So what does the relative rankings of all heavily blue, often one party states have to say about which type of 'progressive' dominates our Democratic party's leadership ranks? People like Bill Clinton who retired to roar around the world amassing a hundred million dollar fortune and no doubt a stable of adoring and accommodating playmates? or Harry Truman who when he was done in DC retired with his wife to the family's wood frame home in Independence (sort of like GWB did to Crawford but I would never, ever compare GWB to a 'righteous' Democrat)? And what do you think BHO's Presidential payoff is going to be? Or more to the point: how many years to his first hundred mil? After all he's a 'world historical' figure with his very own Nobel Peace Prize Prize. (God forgive me but I laugh every time I read that)

^^^^

• _Given problem 1_: Please gather every line of the rows that contains the word "Here".
The passage and the rows below it were taken from unrelated sources.

^^^^

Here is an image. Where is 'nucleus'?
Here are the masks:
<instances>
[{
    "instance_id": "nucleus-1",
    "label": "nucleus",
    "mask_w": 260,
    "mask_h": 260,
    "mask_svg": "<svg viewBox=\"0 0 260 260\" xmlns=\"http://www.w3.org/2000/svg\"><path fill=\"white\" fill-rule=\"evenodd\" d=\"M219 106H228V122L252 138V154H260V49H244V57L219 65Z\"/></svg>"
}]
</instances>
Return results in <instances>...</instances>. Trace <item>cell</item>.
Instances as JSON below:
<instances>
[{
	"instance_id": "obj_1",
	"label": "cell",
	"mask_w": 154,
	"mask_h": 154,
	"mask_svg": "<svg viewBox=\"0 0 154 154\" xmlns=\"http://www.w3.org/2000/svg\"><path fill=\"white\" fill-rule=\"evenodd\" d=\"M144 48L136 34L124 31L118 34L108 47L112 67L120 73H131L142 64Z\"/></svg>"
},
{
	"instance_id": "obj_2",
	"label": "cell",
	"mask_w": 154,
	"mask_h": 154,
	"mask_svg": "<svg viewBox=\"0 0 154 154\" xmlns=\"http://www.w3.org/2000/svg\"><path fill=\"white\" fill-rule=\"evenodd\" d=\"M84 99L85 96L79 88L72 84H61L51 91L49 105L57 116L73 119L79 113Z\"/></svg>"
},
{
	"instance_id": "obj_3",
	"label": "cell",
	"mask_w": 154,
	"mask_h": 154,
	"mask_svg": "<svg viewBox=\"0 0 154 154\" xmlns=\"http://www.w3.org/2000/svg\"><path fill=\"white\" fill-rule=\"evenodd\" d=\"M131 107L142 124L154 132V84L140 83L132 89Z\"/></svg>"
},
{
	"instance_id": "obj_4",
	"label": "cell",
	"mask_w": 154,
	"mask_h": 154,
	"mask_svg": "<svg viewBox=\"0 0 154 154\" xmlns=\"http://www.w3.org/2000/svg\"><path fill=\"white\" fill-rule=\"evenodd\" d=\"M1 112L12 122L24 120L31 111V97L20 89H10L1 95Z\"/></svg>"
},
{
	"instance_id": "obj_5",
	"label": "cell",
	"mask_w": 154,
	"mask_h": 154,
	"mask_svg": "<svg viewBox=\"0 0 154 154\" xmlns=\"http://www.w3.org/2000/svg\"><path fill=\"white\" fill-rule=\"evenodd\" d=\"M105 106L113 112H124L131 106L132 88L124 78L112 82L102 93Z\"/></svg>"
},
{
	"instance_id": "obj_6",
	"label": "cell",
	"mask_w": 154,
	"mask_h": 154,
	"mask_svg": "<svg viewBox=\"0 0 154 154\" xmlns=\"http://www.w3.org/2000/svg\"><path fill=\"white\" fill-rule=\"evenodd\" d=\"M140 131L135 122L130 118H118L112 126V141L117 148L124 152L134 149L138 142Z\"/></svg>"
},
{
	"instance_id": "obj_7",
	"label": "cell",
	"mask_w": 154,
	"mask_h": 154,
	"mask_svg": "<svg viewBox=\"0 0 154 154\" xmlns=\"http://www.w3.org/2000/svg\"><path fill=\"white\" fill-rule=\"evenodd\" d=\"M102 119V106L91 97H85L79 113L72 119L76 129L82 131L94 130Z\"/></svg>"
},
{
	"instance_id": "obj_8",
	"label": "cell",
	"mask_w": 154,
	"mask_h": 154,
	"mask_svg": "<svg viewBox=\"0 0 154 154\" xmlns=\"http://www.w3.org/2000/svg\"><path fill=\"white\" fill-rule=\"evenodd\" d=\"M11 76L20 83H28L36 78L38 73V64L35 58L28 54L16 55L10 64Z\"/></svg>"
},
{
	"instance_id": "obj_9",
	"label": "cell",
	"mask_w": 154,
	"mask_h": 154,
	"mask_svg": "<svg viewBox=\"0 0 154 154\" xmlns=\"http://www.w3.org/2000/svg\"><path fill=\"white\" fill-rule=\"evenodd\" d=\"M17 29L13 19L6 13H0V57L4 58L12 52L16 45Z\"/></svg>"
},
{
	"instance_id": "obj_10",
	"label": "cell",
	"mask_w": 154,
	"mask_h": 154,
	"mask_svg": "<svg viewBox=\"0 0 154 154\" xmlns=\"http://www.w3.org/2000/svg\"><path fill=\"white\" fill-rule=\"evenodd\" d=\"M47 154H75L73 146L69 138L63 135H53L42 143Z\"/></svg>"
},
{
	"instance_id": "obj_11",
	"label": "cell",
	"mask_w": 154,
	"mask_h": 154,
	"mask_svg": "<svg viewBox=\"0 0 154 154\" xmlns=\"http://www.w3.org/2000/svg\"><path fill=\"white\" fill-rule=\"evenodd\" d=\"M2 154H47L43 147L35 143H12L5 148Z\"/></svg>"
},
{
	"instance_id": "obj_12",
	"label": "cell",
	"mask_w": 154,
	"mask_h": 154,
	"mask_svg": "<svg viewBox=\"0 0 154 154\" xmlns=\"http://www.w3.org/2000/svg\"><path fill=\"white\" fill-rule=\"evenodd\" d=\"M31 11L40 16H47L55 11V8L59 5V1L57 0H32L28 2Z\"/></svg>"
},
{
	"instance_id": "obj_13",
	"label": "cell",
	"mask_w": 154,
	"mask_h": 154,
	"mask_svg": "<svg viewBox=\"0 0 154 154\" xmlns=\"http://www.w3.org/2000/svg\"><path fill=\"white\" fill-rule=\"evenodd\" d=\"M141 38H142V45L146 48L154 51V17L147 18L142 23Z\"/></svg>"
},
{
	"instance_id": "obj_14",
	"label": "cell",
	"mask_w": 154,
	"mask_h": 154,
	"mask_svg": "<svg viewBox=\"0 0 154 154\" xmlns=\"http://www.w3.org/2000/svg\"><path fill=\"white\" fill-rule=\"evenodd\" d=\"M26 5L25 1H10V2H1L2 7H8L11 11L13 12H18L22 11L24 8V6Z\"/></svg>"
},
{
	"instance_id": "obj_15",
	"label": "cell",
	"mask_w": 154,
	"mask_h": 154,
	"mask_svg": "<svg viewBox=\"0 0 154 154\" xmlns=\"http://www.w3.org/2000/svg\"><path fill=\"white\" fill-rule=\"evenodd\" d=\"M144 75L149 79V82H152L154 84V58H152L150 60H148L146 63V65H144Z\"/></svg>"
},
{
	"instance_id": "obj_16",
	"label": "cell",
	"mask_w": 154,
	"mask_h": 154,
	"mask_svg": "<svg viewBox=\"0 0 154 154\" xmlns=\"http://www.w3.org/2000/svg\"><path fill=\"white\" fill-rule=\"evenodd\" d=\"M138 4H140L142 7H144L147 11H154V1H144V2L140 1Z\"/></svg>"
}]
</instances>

^^^^

• _Given problem 2_: For the passage on presidential retirements, state whether each statement agrees with it: (a) Harry Truman retired with his wife to the family's home in Independence; (b) the writer compares GWB to a righteous Democrat; (c) Bill Clinton amassed a fifty million dollar fortune. Answer yes or no for each, quoting the deciding words.

• _Complete answer 1_:
Here is an image. Where is 'nucleus'?
Here are the masks:

• _Complete answer 2_:
(a) Yes: "retired with his wife to the family's wood frame home in Independence"
(b) No: "I would never, ever compare GWB to a 'righteous' Democrat"
(c) No: "amassing a hundred million dollar fortune"